Data splitting: Time-ordered train/validation split with integer-second alignment
Bandpass filtering: Butterworth filter with multiple frequency bands
Standardization: Channel-wise normalization (Z-score or robust MAD-based)

This preprocessing is applicable to any machine learning model (DeepClean, Random Forest, XGBoost, etc.), not just deep learning.

Related API: Preprocessing API, Time Series API
Related theory: Validated Algorithms, Numerical Stability

[2]:

import warnings

warnings.filterwarnings("ignore", category=UserWarning)
warnings.filterwarnings("ignore", category=DeprecationWarning)

import warnings

with warnings.catch_warnings():
    warnings.simplefilter('ignore')

    # Suppress warnings for cleaner documentation output

[3]:

import sys
from pathlib import Path

# Ensure the root directory is in sys.path
root = Path.cwd()
while root.parent != root:
    if (root / "gwexpy").exists():
        if str(root) not in sys.path:
            sys.path.insert(0, str(root))
        break
    root = root.parent

import matplotlib.pyplot as plt
import numpy as np

from gwexpy.signal.preprocessing import MLPreprocessor
from gwexpy.timeseries import TimeSeries, TimeSeriesMatrix

Basic Usage

Let’s create some dummy data representing auxiliary (witness) channels and a target strain channel.

[4]:

# Generate dummy data
np.random.seed(42)
sample_rate = 4096  # Hz
duration = 10  # seconds
n_samples = sample_rate * duration
n_channels = 3

# Witness channels (auxiliary sensors)
witnesses = TimeSeriesMatrix(
    np.random.randn(n_channels, n_samples) * 10 + 50,  # Different mean/std
    t0=0,
    dt=1 / sample_rate,
    unit="m/s^2",
    channel_names=["SEIS-X", "SEIS-Y", "SEIS-Z"],
)

# Target strain channel with 60Hz noise
t = np.arange(n_samples) / sample_rate
signal_60hz = 2 * np.sin(2 * np.pi * 60 * t)
strain = TimeSeries(
    signal_60hz + np.random.randn(n_samples) * 0.5,
    t0=0,
    dt=1 / sample_rate,
    unit="strain",
    name="H1:GDS-CALIB_STRAIN",
)

print(f"Witnesses shape: {witnesses.shape}")
print(f"Strain length: {len(strain)}")
print(f"Duration: {duration} seconds")

Witnesses shape: (3, 1, 40960)
Strain length: 40960
Duration: 10 seconds

Preprocessing Pipeline

The typical workflow is:

split(): Divide data into train/validation sets
fit(): Learn statistics and filter coefficients from training data
transform(): Apply preprocessing to train/validation data

Axis-order note: in this notebook, witness inputs X stay in GWexpy’s channel-first order (n_channels, 1, n_samples).
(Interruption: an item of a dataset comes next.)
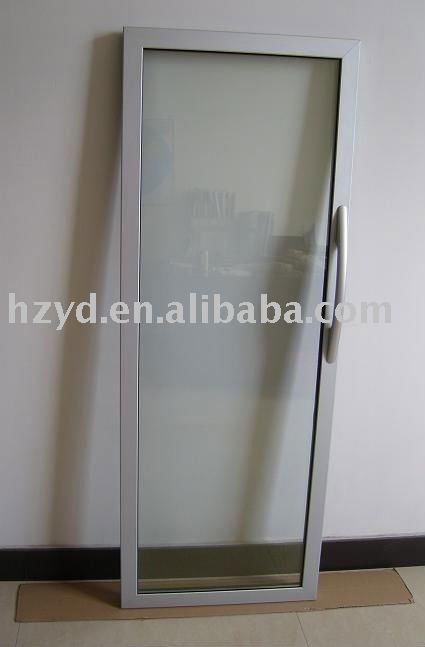 Luxury Aluminum Frame Gl Door For Showcase Hollow Freezer Wine Cabinet With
Many ML libraries expect batch-major tensors later, so transpose only at the dataset/model boundary and keep the preprocessing steps in the original axis order.

[5]:

# Create preprocessor with 55-65 Hz bandpass filter
preprocessor = MLPreprocessor(
    sample_rate=sample_rate,
    freq_low=[55.0],
    freq_high=[65.0],
    valid_frac=0.2,  # 20% validation
    standardization_method="zscore",
)

# Split data
X_train, y_train, X_valid, y_valid = preprocessor.split(witnesses, strain)

print(f"Training samples: {len(y_train)} ({len(y_train)/sample_rate:.1f}s)")
print(f"Validation samples: {len(y_valid)} ({len(y_valid)/sample_rate:.1f}s)")

Training samples: 32768 (8.0s)
Validation samples: 8192 (2.0s)

[6]:

# Fit on training data
preprocessor.fit(X_train, y_train)

# Transform both train and validation
X_train_proc, y_train_proc = preprocessor.transform(X_train, y_train)
X_valid_proc, y_valid_proc = preprocessor.transform(X_valid, y_valid)

print(f"Processed train X shape: {X_train_proc.shape}")
print(f"Processed train y length: {len(y_train_proc)}")
print(f"Output units: X={X_train_proc.units[0,0]}, y={y_train_proc.unit}")

Processed train X shape: (3, 1, 32768)
Processed train y length: 32768
Output units: X=, y=

Data Splitting Visualization

The split is time-ordered (first portion for training, last for validation) with integer-second alignment to match DeepClean v2 behavior.

[7]:

fig, axes = plt.subplots(2, 1, figsize=(12, 6), sharex=True)

# Plot original strain
axes[0].plot(strain.times.value, strain.value, alpha=0.7, label="Original")
axes[0].axvline(
    y_train.t0.value + len(y_train) * y_train.dt.value,
    color="r",
    linestyle="--",
    label="Train/Valid split",
)
axes[0].set_ylabel("Strain")
axes[0].legend()
axes[0].set_title("Data Splitting (Time-Ordered)")

# Plot split data
axes[1].plot(
    y_train.times.value, y_train.value, label="Training data", alpha=0.7, color="C0"
)
axes[1].plot(
    y_valid.times.value, y_valid.value, label="Validation data", alpha=0.7, color="C1"
)
axes[1].set_xlabel("Time (s)")
axes[1].set_ylabel("Strain")
axes[1].legend()

plt.tight_layout()
plt.show()

../../../../_images/web_en_user_guide_tutorials_case_ml_preprocessing_10_0.png

Filtering and Standardization Effects

Important:

Witness channels (X) are NOT filtered, only standardized
Target channel (y) is filtered THEN standardized

This follows DeepClean v2’s processing order.

[8]:

fig, axes = plt.subplots(2, 2, figsize=(14, 8))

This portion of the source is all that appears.